Some days you have this great idea you think you’d like to blog about, and other days you just get totally sidetracked by some other idea which bullies its way to the forefront of your brain. Okay, maybe that doesn’t actually happen to you. But it happens to me with alarming regularity. Thus today, Jeff Watson posted an article on Facebook concerning humor, and suddenly all the disconnected thoughts I’ve had over the last week congealed.
For instance, it was only yesterday that Fakesister and I were having a conversation about what sets humans apart from other animals. (Our conclusion: not much.) But this is a topic which occupies some people endlessly, particularly if they happen to be anthropologists. Maybe what sets us apart from other animals is our endless (and fruitless) need to be special.

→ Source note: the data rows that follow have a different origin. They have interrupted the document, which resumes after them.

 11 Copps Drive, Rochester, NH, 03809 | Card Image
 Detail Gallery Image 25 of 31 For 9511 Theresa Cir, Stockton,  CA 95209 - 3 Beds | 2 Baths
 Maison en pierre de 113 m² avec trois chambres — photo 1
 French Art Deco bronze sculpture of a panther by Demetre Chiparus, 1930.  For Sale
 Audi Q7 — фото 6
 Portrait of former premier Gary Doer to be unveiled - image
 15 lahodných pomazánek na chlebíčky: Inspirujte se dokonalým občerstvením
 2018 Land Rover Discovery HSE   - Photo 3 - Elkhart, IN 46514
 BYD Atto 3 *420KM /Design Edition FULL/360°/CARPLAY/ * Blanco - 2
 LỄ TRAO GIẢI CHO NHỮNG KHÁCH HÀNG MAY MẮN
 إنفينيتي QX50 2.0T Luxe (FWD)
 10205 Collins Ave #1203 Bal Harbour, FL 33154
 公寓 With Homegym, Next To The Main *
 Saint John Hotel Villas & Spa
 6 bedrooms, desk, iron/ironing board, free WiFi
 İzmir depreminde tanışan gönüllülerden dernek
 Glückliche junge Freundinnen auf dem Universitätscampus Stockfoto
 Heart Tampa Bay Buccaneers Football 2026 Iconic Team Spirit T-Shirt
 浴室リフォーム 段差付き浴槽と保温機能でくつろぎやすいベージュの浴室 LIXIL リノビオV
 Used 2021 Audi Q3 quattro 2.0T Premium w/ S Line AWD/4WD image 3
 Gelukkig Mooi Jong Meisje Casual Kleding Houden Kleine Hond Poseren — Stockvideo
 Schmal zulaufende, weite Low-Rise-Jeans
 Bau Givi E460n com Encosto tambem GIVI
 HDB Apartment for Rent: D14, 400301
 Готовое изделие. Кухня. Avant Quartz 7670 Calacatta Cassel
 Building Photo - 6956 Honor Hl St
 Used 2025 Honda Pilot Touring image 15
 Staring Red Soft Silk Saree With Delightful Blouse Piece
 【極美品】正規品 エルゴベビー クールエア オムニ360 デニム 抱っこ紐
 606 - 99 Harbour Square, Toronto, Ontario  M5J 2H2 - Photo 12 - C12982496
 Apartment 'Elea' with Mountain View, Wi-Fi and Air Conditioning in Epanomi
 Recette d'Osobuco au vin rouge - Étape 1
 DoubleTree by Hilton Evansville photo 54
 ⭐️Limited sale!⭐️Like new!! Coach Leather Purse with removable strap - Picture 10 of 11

It used to be that anthropologists defined humans as the only creatures who use tools. That pretty much got shot down by chimpanzees, and then by crows, and so on. So we had to come up with something else. And one of the ideas was that we are the only species with an awareness of our mortality. Which is a neat trick, because it’s entirely unprovable. And to paraphrase Fakesister (correct me if I’m wrong), an unprovable concept is not a useful way of looking at the world.
I personally believe that animals do, in fact, have an awareness of mortality, but that is…not a useful way to look at the world. If it were true, what difference would it make? Would I care for them any more, or any less?
This brought Fakesister and I to the topic of religion, which is the poster child for unprovable opinion. We acknowledge that we are both out of the mainstream here. Believing in “God” requires something called “faith” and both Fakesister and I seem to be congenitally incapable of it.
Perhaps you are now wondering how this all ties together? It’s that the article about humor says our ability to grasp jokes may be what defines us. There we go again, trying to find something which sets us apart and makes us special. As Fakesister said, and I completely agree, “God” did not create man in his image. We created him in ours.